Ringfort (Rath), Carrickanure, Co. Waterford
Co. Waterford |
Ringforts
A grass-covered circle twenty-two metres across sits quietly on a north-facing slope at Carrickanure in County Waterford, its earthen bank so overgrown that a passing walker might read it as nothing more than a slight rise in the ground. It is, in fact, a rath, the Irish term for a ringfort, the kind of enclosed farmstead that tens of thousands of early medieval families across Ireland built and lived within, most commonly between roughly 500 and 1000 AD. What makes this one worth pausing over is the unevenness of its survival: the bank is reasonably intact along the eastern and southern arc, running about four metres wide with an internal height of half a metre and an external height of around seventy centimetres, but by the time it reaches the north it has been worn down to little more than a scarp, a low abrupt slope of between sixty centimetres and a metre.

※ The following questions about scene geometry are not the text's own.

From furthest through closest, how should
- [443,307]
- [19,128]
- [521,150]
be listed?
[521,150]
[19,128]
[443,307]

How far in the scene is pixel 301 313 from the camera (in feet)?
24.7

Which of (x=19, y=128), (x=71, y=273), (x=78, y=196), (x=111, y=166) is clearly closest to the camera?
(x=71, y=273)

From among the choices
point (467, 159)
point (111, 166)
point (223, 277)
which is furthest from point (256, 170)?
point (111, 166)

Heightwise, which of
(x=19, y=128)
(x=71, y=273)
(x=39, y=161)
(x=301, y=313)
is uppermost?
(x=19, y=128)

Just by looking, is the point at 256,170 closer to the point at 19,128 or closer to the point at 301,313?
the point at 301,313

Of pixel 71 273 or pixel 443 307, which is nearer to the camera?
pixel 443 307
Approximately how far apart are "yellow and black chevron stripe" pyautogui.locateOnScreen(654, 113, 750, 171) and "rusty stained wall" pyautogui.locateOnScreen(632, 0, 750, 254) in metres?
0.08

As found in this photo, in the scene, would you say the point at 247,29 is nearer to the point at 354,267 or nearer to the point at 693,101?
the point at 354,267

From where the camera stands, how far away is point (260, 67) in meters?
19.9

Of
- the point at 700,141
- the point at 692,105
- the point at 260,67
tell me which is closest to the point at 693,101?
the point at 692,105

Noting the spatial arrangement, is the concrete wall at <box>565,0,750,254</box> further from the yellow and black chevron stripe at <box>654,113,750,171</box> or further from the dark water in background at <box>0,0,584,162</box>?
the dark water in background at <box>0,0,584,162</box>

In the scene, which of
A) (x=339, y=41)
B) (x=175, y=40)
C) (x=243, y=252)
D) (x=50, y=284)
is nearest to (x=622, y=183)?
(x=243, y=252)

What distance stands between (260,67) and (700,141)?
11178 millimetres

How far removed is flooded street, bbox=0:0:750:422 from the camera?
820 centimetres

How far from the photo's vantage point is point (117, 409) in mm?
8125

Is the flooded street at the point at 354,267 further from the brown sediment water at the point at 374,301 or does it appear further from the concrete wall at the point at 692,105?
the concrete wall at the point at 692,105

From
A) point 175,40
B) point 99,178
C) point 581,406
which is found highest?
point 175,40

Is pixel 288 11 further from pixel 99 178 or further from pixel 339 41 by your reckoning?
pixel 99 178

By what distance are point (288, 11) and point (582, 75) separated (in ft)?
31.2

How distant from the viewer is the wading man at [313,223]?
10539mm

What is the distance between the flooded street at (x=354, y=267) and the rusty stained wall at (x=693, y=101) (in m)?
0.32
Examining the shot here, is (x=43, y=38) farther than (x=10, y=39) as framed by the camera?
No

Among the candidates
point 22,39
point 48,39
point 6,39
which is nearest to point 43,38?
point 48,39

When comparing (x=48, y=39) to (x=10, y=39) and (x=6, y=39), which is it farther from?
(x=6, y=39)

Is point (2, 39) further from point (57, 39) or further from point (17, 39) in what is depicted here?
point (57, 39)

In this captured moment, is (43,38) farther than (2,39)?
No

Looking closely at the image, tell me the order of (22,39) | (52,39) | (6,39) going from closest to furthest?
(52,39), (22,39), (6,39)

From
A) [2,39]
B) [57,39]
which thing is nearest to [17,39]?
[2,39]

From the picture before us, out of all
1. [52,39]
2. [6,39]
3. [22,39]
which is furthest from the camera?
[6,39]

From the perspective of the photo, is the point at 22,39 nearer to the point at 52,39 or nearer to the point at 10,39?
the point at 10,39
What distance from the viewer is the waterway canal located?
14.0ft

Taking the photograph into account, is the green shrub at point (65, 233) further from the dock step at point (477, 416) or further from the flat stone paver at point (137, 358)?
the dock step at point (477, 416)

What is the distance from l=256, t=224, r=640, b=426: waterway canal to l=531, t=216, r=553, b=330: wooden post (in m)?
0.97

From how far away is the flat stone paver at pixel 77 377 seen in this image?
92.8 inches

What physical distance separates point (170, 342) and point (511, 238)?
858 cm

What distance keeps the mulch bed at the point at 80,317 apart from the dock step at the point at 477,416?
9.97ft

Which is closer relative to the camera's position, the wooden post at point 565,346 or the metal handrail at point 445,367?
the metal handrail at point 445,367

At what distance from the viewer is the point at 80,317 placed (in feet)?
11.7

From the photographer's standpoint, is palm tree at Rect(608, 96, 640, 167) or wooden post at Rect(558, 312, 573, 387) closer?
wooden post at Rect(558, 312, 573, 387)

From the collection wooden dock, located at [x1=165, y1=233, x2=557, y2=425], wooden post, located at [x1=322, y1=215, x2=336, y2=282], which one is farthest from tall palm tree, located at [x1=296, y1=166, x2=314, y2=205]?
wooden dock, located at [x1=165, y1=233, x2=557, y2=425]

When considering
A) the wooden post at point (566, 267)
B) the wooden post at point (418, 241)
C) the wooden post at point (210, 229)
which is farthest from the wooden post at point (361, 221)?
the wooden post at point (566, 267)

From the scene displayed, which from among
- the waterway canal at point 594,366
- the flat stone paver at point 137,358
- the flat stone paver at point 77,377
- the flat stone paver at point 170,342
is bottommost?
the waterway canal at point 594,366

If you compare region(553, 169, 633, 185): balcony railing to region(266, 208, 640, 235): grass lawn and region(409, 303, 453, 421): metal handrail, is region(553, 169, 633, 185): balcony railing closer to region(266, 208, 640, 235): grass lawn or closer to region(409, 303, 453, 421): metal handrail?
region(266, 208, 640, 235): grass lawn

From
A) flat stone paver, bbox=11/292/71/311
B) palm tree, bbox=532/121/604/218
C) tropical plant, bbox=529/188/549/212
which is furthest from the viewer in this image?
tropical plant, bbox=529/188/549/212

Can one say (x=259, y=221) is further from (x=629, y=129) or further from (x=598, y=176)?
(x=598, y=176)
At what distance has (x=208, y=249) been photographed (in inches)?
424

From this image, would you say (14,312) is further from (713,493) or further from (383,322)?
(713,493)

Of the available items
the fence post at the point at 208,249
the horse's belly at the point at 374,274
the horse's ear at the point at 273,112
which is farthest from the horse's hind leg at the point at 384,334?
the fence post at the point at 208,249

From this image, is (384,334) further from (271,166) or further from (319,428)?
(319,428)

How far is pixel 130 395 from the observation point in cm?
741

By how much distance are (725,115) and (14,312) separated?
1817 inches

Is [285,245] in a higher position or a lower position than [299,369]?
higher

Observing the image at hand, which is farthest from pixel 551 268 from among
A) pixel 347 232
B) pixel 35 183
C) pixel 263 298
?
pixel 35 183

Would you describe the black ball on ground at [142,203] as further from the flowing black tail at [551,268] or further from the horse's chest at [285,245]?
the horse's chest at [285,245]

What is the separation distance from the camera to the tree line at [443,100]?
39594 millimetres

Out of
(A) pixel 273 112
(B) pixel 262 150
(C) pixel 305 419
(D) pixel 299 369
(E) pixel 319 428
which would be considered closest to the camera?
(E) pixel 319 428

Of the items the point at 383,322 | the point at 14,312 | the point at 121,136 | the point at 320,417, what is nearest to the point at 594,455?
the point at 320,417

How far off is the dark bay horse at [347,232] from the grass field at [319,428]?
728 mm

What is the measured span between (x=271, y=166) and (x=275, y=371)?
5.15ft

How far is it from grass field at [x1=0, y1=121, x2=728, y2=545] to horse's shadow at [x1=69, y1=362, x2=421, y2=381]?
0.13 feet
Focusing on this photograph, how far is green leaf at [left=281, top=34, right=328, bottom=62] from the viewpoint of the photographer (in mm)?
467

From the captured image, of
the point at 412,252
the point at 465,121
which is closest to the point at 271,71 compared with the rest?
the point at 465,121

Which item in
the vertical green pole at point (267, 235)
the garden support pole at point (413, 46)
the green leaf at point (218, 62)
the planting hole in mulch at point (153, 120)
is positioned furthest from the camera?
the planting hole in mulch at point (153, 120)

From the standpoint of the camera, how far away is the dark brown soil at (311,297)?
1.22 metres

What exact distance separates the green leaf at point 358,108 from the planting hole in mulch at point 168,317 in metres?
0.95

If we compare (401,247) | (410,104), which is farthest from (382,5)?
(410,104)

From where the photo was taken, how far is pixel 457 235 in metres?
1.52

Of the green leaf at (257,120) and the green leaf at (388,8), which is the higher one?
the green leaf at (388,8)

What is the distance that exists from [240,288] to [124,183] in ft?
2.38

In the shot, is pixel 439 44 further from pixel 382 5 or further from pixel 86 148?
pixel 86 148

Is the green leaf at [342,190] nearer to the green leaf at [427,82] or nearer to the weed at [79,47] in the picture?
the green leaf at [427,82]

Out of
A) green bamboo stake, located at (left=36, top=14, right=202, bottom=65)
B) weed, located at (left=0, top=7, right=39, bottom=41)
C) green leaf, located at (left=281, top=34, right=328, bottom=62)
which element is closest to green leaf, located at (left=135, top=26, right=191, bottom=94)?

The entrance gap, 1.8 metres wide, faces east-south-east, a common enough orientation for ringforts, thought by some scholars to reflect a preference for morning light or simply to face away from prevailing westerly weather. Typically a ringfort of this type would have been accompanied by a fosse, a surrounding ditch that provided both the material for building the bank and an additional line of enclosure, but no fosse is visible here. Whether it was never dug, has silted entirely, or lies hidden beneath the turf is difficult to say without excavation. The site sits on a spur running south to north, with the enclosed area occupying ground that levels off on the slope, a practical choice that would have given the original inhabitants a degree of natural elevation without the exposure of a true hilltop.